Di Alessandro Caracciolo
Nella città eterna la camorra è stata costretta a muoversi in punta di piedi rinunciando ai tratti più violenti dell’organizzazione criminale. Questo atteggiamento prudente emerge in un passaggio dell’ordinanza di custodia cautelare nella quale gli inquirenti dell’Antimafia hanno sottolineato la differenza dell’atteggiamento avuto della camorra a Roma. Infatti l’affarista Salvatore Pezzella spiega a Umberto Luongo, reggente del clan detto ‘o lione, quale deve essere l’approccio dei D’Amico-Mazzarella se vuole essere vincente nella Capitale dove gli interessi di molteplici organizzazioni affondano radici e trovano una naturale composizione.
“Qua siamo in una Capitale…mica è Napoli”
Dunque viene suggerita una condotta che presuppone l’assenza della violenza per consentire il fiorire degli affari. In un’intercettazione, datata novembre 2018, Pezzella dice “…qua siamo in una Capitale… mica è Napoli… qua girano politici, vescovi questo, quello e quell’altro ancora… noi dobbiamo stare calmi lo sai perché? Perché qua ci alzano da terra in un quarto d’ora...” e Luongo risponde “…qua ci sta la Mafia… omissis… tu sei piccolino rispetto a questi qua…”. Queste parole sintetizzano l’approccio tenuto dall’organizzazione romana capeggiata da Pasquale Lombardi, interessata a moltiplicare i profitti illeciti e usare la violenza solo quando assolutamente necessario.
Il riciclaggio del soldi sporchi
Secondo la ricostruzione degli magistrati romani Lombardi e Massimo Nicoletti dirigevano l’organizzazione insieme ai ras Umberto Luongo, Umberto D’Amico, detto ‘o lione, e Umberto D’Amico detto ‘o puorco. Il loro obiettivo era realizzare frodi Iva, riciclaggio e reimpiego dei soldi contanti ricevuto dal clan D’Amico-Mazzarella, intrattenendo rapporti con i professionisti per curare gli aspetti tecnici della gestione delle società, con gli intestatari fittizi e con coloro che venivano incaricati di “monetizzare” i proventi dell’associazione. Invece Daniele Muscariello, Salvatore e Giovanni Pezzella erano i fiduciari della camorra per la quale si occupavano della gestione delle società cartiere.

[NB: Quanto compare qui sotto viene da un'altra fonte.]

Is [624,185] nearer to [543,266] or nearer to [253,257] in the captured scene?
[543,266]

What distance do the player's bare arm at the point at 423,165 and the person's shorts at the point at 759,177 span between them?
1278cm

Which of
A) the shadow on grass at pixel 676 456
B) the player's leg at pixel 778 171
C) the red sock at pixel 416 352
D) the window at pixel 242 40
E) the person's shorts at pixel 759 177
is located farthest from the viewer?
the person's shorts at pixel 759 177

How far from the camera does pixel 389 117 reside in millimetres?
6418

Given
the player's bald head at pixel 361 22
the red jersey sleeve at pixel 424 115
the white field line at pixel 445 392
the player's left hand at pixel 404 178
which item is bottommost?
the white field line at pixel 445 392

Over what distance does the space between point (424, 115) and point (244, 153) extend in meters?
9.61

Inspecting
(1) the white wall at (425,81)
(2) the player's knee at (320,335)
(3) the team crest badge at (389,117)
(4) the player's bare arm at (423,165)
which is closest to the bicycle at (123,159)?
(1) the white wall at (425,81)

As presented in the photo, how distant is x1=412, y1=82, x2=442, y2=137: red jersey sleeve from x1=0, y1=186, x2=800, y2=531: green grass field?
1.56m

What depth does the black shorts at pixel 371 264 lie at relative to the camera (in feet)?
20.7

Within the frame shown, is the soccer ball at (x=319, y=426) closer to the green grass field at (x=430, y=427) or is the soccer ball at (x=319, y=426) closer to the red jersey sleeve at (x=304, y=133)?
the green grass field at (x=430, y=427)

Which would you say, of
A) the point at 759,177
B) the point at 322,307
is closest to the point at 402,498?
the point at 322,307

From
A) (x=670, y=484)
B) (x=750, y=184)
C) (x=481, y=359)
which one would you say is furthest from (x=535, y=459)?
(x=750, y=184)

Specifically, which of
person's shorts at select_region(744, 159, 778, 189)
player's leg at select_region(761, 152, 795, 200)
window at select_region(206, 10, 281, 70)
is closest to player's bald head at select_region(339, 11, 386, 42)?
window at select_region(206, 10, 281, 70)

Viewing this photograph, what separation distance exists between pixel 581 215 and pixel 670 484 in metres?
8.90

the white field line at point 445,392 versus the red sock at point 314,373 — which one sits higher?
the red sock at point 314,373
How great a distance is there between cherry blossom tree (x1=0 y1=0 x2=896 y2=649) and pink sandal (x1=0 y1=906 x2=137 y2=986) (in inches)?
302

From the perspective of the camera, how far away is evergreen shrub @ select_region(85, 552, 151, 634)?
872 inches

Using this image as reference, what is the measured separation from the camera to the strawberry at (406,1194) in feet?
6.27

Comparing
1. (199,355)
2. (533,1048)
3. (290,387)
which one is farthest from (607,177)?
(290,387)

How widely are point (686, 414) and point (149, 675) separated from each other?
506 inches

Le indagini dell’Antimafia
All’alba di martedì è scattato il blitz della Direzione investigativa antimafia che è culminato nei 18 arresti in tutta Italia. Le accuse sono, a vario titolo, di associazione a delinquere con l’aggravante mafiosa finalizzata alle estorsioni, usura, fittizia intestazione di beni, riciclaggio, autoriciclaggio e armi. Sequestrati beni per oltre 131 milioni di euro.
Dall’attività d’indagine, avviata nel 2018 dalla Dia di Roma e coordinata dalla Dda capitolina, è emersa l’esistenza di 2 gruppi criminali che riciclavano per varie articolazioni, dalla camorra alla ‘ndrangheta , ingenti somme di denaro che veniva ripulito in diversi settori, in particolare negli idrocarburi e in quello cinematografico. Venivano costituite società fittizie per emettere false fatturazioni grazie al supporto fornito da imprenditori e da liberi professionisti compiacenti, tra cui un commercialista.